The only disadvantage to the MK-12D+ over the KX-155-other than Narcos reputation-is that the MK-12D+ vertical panel space requirement is 2.5 inches versus 2 inches for the KX-155 or KX-165. Also, the MK-12D+ features a VOR radial readout feature that the KX-155 does not have but which can be had in the more expensive KX-165 and newer KX-155A models. My company-Spencer Avionics, Inc.-has been a Narco Master Dealer for 23 years. (I recently sold it to an employee.) Our market is single engine-airplanes up through medium-size twins. Like other dealers, I have not liked some of Narcos policies that have gained them a bad reputation.

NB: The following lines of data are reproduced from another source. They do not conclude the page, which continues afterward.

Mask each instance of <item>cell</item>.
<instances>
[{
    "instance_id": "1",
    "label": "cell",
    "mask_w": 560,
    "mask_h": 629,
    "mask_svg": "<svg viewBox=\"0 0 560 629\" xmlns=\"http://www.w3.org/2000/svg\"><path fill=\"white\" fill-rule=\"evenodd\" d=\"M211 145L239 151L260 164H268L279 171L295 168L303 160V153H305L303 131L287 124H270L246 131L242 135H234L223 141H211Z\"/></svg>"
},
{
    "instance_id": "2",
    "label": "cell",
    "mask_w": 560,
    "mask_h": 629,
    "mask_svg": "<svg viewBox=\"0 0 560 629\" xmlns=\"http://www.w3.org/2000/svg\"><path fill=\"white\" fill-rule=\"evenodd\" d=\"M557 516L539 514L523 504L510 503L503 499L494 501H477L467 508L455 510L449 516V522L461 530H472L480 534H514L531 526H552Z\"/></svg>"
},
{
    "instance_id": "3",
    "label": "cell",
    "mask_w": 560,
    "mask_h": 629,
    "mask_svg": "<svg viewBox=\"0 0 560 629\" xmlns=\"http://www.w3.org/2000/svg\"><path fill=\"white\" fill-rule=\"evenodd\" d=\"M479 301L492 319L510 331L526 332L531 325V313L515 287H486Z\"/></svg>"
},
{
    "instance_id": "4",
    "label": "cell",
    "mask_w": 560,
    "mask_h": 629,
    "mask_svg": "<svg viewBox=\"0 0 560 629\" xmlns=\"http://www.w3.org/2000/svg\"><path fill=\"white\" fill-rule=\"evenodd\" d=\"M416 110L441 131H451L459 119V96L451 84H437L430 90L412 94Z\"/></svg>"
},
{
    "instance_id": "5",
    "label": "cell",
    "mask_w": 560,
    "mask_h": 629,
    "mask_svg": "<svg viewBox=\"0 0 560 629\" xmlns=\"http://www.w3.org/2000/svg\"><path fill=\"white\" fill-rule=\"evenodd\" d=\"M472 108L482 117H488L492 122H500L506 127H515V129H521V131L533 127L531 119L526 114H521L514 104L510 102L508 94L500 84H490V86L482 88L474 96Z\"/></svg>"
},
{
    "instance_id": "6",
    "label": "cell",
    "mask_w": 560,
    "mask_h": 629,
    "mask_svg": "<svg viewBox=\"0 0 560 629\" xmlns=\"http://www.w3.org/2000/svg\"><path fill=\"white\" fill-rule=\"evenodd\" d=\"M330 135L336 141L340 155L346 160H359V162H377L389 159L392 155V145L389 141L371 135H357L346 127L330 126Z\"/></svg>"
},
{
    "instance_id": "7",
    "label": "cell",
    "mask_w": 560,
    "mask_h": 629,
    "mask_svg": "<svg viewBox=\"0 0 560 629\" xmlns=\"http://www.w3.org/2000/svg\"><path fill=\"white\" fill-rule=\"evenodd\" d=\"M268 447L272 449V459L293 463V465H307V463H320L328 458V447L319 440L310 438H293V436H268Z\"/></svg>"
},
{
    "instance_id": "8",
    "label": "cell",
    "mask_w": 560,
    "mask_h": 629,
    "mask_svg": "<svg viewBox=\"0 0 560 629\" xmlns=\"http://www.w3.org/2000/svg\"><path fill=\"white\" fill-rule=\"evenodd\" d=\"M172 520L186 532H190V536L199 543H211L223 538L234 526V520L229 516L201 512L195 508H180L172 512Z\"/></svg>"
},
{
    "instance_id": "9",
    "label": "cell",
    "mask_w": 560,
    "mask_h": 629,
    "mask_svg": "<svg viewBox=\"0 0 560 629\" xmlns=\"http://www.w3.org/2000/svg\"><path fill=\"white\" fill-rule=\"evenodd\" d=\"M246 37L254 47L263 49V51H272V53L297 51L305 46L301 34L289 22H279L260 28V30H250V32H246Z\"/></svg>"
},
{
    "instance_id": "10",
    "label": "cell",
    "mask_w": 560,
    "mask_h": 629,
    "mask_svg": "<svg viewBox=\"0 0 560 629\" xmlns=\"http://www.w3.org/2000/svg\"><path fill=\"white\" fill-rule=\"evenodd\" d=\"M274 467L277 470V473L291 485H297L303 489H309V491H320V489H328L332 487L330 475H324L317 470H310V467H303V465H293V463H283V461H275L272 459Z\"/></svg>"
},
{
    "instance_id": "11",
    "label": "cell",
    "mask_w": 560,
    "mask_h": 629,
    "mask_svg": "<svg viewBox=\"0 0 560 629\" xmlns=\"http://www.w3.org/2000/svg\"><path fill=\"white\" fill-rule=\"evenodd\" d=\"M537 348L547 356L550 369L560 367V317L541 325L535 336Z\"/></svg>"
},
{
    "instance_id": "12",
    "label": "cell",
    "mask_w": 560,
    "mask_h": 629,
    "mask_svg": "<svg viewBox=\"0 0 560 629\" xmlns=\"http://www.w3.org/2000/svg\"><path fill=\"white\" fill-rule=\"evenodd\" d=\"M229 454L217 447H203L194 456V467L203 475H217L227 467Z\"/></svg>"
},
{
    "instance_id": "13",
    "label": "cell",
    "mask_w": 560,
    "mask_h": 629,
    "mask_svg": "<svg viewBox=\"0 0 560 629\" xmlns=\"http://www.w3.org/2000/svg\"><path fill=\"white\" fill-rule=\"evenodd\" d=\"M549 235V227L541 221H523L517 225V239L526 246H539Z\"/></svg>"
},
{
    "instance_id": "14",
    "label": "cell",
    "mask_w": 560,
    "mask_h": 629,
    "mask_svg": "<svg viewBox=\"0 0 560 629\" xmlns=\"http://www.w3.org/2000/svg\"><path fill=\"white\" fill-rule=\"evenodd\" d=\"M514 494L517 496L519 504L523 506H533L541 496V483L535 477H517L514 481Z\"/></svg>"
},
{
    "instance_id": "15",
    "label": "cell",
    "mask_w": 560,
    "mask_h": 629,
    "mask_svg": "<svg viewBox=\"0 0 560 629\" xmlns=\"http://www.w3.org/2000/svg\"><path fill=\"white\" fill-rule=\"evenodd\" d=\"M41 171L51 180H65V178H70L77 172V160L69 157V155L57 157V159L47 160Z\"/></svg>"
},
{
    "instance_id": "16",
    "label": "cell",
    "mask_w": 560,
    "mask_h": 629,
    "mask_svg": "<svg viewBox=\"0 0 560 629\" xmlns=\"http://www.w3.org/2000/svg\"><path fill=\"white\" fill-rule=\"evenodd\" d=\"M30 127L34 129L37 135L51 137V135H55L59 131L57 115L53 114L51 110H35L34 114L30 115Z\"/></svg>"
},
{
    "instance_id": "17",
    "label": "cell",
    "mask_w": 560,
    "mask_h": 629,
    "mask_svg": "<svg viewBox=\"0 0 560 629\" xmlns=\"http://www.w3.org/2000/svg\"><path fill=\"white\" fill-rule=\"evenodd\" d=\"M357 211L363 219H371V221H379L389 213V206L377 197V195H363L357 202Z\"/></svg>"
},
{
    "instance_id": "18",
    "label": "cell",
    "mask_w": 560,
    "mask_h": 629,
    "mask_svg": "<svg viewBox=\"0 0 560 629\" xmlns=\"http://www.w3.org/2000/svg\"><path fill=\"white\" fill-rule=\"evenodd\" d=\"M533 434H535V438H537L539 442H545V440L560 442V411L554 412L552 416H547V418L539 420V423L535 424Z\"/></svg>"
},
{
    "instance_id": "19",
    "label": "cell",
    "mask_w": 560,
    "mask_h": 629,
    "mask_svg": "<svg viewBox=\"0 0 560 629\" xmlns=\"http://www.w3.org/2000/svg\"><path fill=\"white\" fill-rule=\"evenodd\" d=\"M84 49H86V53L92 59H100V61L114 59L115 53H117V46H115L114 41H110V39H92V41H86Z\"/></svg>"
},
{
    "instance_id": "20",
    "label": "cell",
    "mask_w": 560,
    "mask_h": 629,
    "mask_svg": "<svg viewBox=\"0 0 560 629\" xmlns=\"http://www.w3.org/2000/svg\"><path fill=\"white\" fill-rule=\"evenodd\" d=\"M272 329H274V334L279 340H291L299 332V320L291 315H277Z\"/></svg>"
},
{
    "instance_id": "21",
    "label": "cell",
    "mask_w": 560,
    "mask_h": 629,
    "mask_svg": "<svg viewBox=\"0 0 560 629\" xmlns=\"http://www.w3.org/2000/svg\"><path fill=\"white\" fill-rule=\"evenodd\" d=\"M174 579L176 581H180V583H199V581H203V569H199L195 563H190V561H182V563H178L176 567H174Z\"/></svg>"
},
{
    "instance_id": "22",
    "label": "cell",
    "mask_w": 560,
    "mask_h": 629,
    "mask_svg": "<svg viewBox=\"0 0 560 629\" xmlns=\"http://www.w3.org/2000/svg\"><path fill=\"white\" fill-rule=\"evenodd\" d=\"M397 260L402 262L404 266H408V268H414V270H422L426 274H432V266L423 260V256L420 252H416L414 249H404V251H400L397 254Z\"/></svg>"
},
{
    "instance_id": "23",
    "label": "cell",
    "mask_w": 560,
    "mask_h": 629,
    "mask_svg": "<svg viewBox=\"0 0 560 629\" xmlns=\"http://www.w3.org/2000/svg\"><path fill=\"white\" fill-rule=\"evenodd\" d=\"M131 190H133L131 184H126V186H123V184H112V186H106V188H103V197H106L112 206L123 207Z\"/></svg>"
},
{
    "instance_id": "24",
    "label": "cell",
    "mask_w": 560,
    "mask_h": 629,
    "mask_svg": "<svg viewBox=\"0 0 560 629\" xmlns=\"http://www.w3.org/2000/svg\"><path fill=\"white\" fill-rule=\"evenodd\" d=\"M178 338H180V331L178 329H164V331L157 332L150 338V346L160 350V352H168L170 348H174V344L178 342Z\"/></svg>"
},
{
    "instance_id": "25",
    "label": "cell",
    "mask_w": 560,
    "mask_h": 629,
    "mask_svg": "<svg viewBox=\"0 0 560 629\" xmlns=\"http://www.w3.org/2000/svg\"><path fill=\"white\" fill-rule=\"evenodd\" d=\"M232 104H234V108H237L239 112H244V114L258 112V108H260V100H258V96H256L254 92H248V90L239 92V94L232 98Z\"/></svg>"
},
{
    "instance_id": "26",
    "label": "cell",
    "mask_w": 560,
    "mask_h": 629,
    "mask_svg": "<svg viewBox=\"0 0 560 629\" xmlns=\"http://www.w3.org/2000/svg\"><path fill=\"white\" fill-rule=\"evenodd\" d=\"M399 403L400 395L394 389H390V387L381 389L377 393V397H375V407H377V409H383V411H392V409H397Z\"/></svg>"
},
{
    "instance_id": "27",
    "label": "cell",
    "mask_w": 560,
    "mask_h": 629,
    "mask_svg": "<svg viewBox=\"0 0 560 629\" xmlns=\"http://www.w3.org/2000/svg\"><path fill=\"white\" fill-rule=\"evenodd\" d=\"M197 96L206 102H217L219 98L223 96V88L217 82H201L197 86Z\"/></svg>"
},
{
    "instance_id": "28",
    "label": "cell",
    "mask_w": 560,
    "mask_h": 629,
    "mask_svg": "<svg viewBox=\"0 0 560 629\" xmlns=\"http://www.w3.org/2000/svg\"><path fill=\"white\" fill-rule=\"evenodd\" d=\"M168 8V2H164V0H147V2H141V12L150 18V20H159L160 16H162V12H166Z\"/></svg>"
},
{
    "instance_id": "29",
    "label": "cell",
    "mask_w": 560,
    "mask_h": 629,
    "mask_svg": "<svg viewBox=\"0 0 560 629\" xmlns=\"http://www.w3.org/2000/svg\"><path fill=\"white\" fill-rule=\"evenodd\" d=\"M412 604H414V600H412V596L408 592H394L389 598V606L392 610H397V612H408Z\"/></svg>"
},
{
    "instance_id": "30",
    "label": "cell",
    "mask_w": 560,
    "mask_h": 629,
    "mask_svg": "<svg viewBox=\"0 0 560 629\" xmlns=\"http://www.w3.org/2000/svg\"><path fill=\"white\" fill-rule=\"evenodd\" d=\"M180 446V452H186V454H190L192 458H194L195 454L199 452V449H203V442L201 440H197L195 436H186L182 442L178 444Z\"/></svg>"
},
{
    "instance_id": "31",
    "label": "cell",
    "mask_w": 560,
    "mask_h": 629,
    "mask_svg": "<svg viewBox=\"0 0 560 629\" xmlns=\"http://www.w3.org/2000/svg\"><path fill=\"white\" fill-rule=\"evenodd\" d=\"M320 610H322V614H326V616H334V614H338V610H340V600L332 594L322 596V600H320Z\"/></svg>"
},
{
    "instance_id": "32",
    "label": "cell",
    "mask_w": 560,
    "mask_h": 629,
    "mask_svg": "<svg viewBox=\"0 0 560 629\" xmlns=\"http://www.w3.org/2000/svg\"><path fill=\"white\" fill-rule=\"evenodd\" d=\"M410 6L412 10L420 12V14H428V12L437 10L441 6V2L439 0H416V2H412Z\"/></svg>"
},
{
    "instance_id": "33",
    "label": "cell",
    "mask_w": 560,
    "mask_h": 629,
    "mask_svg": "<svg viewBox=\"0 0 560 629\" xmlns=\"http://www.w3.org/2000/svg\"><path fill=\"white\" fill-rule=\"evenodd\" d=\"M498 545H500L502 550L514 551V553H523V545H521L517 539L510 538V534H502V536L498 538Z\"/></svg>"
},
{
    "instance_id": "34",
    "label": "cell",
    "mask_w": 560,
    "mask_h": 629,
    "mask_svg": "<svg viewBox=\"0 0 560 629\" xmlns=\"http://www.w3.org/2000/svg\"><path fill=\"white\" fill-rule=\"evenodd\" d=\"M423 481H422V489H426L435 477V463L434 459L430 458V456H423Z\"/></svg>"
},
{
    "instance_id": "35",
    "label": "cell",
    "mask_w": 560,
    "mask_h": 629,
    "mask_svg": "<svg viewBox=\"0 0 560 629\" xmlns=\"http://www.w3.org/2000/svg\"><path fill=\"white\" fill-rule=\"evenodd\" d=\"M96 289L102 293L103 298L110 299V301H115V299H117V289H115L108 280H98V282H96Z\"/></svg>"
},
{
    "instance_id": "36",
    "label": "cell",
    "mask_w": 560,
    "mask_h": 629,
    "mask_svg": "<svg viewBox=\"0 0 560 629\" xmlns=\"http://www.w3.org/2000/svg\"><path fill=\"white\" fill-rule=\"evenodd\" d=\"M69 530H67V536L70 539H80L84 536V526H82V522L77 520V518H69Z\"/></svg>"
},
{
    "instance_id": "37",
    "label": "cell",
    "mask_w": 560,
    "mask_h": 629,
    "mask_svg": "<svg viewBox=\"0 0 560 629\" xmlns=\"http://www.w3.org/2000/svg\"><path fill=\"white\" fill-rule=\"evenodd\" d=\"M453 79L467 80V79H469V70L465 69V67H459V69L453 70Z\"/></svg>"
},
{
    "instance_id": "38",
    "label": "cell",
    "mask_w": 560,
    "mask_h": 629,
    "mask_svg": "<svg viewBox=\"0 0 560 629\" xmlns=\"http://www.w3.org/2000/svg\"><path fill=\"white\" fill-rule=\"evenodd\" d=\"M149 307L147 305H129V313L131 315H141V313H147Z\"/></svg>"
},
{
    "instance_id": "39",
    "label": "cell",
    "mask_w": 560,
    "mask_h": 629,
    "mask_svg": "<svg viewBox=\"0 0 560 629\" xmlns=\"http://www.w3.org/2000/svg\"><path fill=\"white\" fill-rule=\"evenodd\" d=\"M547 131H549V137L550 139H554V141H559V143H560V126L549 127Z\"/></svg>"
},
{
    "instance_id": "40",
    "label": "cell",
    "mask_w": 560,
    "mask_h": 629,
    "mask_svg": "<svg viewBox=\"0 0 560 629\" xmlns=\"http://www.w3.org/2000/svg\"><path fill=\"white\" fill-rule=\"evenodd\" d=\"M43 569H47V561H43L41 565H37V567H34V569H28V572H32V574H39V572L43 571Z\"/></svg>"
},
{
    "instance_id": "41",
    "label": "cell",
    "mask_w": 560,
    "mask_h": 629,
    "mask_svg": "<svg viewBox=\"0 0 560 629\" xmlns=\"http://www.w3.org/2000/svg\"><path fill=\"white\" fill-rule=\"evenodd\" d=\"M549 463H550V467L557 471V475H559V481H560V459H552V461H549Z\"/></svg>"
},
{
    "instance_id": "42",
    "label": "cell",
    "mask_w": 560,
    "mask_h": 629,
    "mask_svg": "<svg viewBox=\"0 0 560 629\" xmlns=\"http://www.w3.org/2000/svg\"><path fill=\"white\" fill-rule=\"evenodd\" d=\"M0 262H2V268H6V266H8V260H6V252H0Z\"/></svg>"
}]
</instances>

Their current service policy is that a Narco Master Dealer can field service and order replacement parts only for those Narco products that are in current production. Out of production radios must be sent into the factory for repair since Narco will not supply any repair parts to the field dealers on these units.I would encourage aircraft owners to have your local Narco dealer send those units in requiring repair rather than the owner sending them direct to Narco because it wont cost any more and the Narco field dealer needs the credit to help maintain his Master Dealer status.
Now I want to really get on my soapbox. We have also been a King dealer for the same 23 years and have seen a noticeable decline in factory service support to the field dealers starting a number of years ago when Bendix took over King Radio Corporation.
When Bendix acquired King Radio, I made the observation that I certainly hoped Bendix would acquire the good business practices of the King Radio Corporation rather than the other way around. Unfortunately I was wrong. The company no longer provides free spares (except for customer radios still in warranty) and generally dont have many spares available unless you want a long wait, even if youre willing to pay the monthly fee. The same goes for factory exchanges.
It used to be said amongst avionics shop owners that the shops chances of survival without having a King franchise were not good. I dont think thats true anymore and unless the company can reverse its decline, its fortunes may actually decline below Narco. Garmin is the future Bendix/King, Im afraid.